Consigna a ->
Extrae de las entradas cada línea que contenga la cadena "bounding". Distingue entre mayúsculas y minúsculas.

Fragmento del documento ->
►

La gata parió en mi clóset, entre mis camisas recién lavadas. Yo la notaba rara desde hace días, y un poco gordita, pero nunca me la imaginé preñada. Cuando mis otras gatas se preñan les sale una barrigota de cinco gaticos, así que supuse que esta pancita se debía a las comilonas que devoraba como […]
La gata parió en mi clóset, entre mis camisas recién lavadas. Yo la notaba rara desde hace días, y un poco gordita, pero nunca me la imaginé preñada. Cuando mis otras gatas se preñan les sale una barrigota de cinco gaticos, así que supuse que esta pancita se debía a las comilonas que devoraba como si nada. Estaba linda así gordita y pechichona, hasta que empezó a husmear entre mi ropa y desocupó su vientre hinchado de vida sobre una camiseta que sólo me había puesto una vez y que quedó manchada de placenta y sangre, de por vida.

◄

Consigna b ->
Según el fragmento, ¿dónde parió la gata?

Material del ejercicio ->

►

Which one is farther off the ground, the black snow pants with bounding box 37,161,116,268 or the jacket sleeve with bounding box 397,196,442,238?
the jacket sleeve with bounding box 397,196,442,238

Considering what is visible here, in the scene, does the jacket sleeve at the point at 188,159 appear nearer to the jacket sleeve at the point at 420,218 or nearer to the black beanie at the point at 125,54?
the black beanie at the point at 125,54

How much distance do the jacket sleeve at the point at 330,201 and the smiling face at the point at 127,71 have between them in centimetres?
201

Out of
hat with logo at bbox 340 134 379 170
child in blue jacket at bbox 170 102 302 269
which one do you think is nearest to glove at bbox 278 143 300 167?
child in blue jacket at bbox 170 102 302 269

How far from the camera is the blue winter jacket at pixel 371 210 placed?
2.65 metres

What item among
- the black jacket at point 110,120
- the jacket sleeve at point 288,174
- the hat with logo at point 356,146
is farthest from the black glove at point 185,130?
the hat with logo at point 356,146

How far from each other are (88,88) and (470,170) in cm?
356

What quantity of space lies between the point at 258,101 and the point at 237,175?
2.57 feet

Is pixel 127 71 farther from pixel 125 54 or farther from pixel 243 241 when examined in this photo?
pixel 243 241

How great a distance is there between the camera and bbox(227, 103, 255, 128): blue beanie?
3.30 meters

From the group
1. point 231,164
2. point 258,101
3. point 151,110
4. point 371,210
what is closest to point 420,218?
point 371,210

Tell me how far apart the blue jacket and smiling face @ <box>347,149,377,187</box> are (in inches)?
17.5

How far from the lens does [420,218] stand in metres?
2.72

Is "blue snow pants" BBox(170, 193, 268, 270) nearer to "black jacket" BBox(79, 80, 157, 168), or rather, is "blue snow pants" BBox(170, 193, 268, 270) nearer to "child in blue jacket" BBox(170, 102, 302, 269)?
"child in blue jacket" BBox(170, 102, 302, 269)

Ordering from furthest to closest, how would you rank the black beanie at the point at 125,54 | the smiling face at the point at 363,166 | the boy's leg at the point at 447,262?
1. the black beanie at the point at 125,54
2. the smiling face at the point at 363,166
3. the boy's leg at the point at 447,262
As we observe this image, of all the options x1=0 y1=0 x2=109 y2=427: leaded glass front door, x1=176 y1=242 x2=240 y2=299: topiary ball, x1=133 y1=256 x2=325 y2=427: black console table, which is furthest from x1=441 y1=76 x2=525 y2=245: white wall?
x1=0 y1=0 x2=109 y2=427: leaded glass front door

◄
►

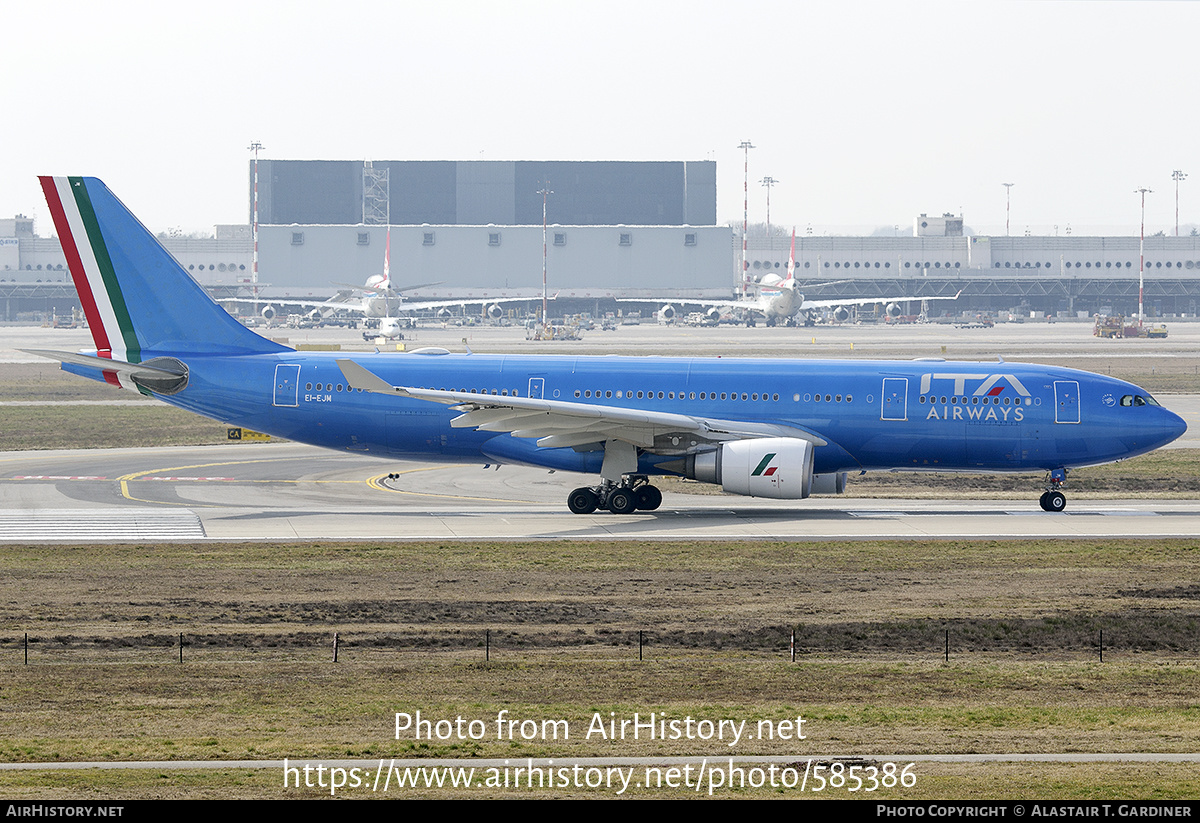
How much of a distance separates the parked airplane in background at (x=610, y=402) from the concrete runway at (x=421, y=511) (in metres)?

◄
►

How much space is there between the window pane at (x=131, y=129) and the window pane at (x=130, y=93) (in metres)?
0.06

◄

Respuesta desarrollada a ->
Which one is farther off the ground, the black snow pants with bounding box 37,161,116,268 or the jacket sleeve with bounding box 397,196,442,238?
the jacket sleeve with bounding box 397,196,442,238

Respuesta desarrollada b ->
En el clóset, entre las camisas recién lavadas.